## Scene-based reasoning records
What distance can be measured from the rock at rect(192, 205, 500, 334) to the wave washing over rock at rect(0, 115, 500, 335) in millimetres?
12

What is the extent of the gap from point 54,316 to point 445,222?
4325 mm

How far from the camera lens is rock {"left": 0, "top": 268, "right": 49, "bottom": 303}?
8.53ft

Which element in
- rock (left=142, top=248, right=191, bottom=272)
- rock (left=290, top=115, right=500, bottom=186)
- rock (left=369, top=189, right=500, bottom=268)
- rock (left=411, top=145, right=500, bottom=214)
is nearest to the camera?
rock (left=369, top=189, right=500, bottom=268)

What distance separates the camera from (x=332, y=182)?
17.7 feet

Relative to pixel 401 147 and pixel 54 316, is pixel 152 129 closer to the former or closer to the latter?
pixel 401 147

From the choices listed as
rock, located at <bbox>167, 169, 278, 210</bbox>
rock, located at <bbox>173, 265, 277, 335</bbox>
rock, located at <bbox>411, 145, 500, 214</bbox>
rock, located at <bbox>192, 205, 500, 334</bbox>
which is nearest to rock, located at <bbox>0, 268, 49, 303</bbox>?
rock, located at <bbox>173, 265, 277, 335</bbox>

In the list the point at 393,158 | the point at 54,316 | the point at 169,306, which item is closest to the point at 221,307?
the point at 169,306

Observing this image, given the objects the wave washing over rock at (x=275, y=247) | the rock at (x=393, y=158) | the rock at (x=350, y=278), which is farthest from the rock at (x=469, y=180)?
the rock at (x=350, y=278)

## What is expected
Repeat every record exactly as written, please.

## Task result
What distance can be measured from the rock at rect(192, 205, 500, 334) to the wave washing over rock at rect(0, 115, 500, 335) in millimetres?
12

What is the extent of the gap from point 54,316 to point 445,222?
4325 mm

How far from the camera lens is rock {"left": 0, "top": 268, "right": 49, "bottom": 303}?
8.53ft

Which element in
- rock (left=142, top=248, right=191, bottom=272)
- rock (left=290, top=115, right=500, bottom=186)
- rock (left=369, top=189, right=500, bottom=268)
- rock (left=411, top=145, right=500, bottom=214)
is nearest to the camera?
rock (left=369, top=189, right=500, bottom=268)

What distance separates the camera from (x=332, y=182)?
17.7 feet

Relative to pixel 401 147 and pixel 54 316, is pixel 152 129 closer to the former or closer to the latter?
pixel 401 147

From the choices listed as
rock, located at <bbox>167, 169, 278, 210</bbox>
rock, located at <bbox>173, 265, 277, 335</bbox>
rock, located at <bbox>411, 145, 500, 214</bbox>
rock, located at <bbox>192, 205, 500, 334</bbox>
which is nearest to rock, located at <bbox>0, 268, 49, 303</bbox>?
rock, located at <bbox>173, 265, 277, 335</bbox>

In the list the point at 393,158 | the point at 54,316 | the point at 169,306, which item is closest to the point at 221,307?
the point at 169,306

Observing this image, given the objects the wave washing over rock at (x=275, y=247) | the rock at (x=393, y=158) | the rock at (x=350, y=278), which is farthest from the rock at (x=469, y=180)?
the rock at (x=350, y=278)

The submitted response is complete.